Job =
Reproduce all of the data below word for word, keeping every line in its original order.

Provided data =

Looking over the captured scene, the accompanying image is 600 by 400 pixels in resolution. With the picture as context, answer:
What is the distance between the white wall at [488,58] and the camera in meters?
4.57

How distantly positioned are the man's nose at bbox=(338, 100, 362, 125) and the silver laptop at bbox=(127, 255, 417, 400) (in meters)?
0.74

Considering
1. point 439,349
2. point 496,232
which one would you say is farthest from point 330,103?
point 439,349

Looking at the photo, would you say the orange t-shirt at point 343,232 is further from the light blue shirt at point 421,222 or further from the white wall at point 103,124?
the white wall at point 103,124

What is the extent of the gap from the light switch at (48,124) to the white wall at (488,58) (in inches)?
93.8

The output =
Looking over the captured scene, the accompanying image is 600 by 400 pixels in resolution. With the picture as context, answer:
What is the distance between the white wall at [488,58] and the camera in meters?
4.57

How distantly positioned are the man's nose at bbox=(338, 100, 362, 125) and the silver laptop at bbox=(127, 255, 417, 400) (in meters)?
0.74

Considering
1. point 439,349
2. point 496,232
which one would you say is farthest from point 330,103?
point 439,349

Looking at the photo, would you say the orange t-shirt at point 343,232 is further from the light blue shirt at point 421,222 or further from the white wall at point 103,124?
the white wall at point 103,124

What is the extent of the gap from the light switch at (48,124) to the white wall at (488,58) (in inches)?
93.8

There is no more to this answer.